AUFGABEN:
1. Beantworten Sie zum Lesetext über die Proteste in Europa diese Fragen:
(a) Wie viel Euro netto bringt Stefania Formisano nach Hause?
(b) Für welches öffentliche Unternehmen programmiert sie Abläufe des Zahlungsverkehrs?
(c) In welcher Stadt fand die abgebildete Demonstration statt?
2. Stimmen diese Aussagen mit dem Lesetext über die Proteste in Europa überein?
(a) Stefania Formisano ist seit Jahren Metallgewerkschafterin.
(b) Stefania Formisano hat keine feste Stelle.
(c) Seit Beginn der Krise dauert es oft Monate, bis Almaviva Geld für seine Dienstleistungen sieht.
3. Können Sie den Abschnitt des Lesetexts über die Proteste in Europa beginnend bei „## Kein zweites“ und endend bei „Protesttag dabei ist.“ noch einmal wiedergeben und dabei „Protesttag“ gegen „Aktionstag“ austauschen?

# taz.de -- Proteste in Europa: Die Stimmen der Empörten
       
       > Eine Programmiererin, eine Anwältin, eine Verkäuferin, ein Polizist. Alle
       > eint die Unzufriedenheit mit dem Sparkurs in Europa – Teil I.
       
 (IMG) Bild: Eine Demonstration in Rom, gegen das „Casino total“.
       
       ## Kein zweites Kind in Krisenzeiten
       
       ROM taz | „Ein Zeichen setzen.“ Stefania Formisano braucht nur drei Worte,
       um zu erklären, warum sie beim europäischen Protesttag dabei ist.
       Metallgewerkschafterin ist die Programmiererin seit Jahren schon. „Ich kann
       mich noch glücklich schätzen“, erzählt Stefania, „ich habe eine feste
       Stelle, ich bringe 1.700 Euro netto nach Hause.“ Bei dem Großunternehmen
       Almaviva, der IT-Dienstleistungen anbietet und Callcenter betreibt,
       verdient sie ihr Geld. „Aber auch bei uns ist die globale Krise
       angekommen“, fügt Stefania leise hinzu.
       
       Sie selbst programmiert Abläufe des Zahlungsverkehrs der Post, eigentlich
       eine sichere Sache. Dumm nur: Das öffentliche Unternehmen Post ist ein
       unzuverlässiger Zahler, so wie die meisten Behörden, für die Almaviva
       arbeitet. Seit Beginn der Krise dauert es oft Monate, bisweilen auch mal
       ein Jahr, bis die Firma Geld sieht für ihre Dienstleistungen. Und die
       privaten Auftraggeber? „Die haben die Tarife gnadenlos zusammengestrichen.

DATENZEILEN:
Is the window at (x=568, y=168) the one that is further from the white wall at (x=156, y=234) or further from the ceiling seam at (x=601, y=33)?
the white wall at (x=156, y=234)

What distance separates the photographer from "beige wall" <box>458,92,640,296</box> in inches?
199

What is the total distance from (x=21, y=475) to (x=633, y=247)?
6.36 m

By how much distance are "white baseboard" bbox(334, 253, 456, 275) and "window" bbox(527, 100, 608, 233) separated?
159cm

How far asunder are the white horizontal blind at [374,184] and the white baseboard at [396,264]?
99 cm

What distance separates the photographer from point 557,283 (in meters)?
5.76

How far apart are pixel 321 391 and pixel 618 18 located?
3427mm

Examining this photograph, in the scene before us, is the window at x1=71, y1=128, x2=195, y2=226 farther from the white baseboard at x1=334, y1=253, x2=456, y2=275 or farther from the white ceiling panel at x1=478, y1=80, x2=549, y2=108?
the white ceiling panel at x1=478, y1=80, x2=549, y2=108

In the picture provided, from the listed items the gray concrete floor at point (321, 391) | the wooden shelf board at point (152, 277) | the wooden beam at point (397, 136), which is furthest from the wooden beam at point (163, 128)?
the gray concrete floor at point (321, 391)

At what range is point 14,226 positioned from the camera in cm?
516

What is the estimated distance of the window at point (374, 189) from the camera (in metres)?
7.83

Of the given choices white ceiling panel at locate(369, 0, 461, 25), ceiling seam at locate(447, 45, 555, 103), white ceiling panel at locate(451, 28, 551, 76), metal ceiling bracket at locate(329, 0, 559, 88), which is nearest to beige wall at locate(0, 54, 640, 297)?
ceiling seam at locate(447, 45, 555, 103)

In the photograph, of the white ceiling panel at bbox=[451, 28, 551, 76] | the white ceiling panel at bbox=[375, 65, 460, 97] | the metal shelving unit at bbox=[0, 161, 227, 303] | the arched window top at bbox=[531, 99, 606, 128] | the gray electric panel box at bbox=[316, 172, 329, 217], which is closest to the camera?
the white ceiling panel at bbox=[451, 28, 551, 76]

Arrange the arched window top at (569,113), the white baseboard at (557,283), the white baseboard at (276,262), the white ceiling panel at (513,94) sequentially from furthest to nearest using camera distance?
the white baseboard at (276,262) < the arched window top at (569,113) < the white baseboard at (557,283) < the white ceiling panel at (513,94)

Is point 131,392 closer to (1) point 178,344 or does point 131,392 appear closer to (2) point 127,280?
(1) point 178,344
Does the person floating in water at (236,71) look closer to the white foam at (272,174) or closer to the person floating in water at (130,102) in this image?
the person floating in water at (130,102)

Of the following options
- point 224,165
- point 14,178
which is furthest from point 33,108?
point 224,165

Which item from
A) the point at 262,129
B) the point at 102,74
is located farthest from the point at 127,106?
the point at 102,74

ANTWORTEN:
1.
(a) 1.700 Euro netto
(b) Für die Post
(c) In Rom

2.
(a) Ja: „Metallgewerkschafterin ist die Programmiererin seit Jahren schon.“
(b) Nein: „ich habe eine feste Stelle“
(c) Ja: „Seit Beginn der Krise dauert es oft Monate, bisweilen auch mal ein Jahr, bis die Firma Geld sieht für ihre Dienstleistungen.“

3.
## Kein zweites Kind in Krisenzeiten
       
       ROM taz | „Ein Zeichen setzen.“ Stefania Formisano braucht nur drei Worte,
       um zu erklären, warum sie beim europäischen Aktionstag dabei ist.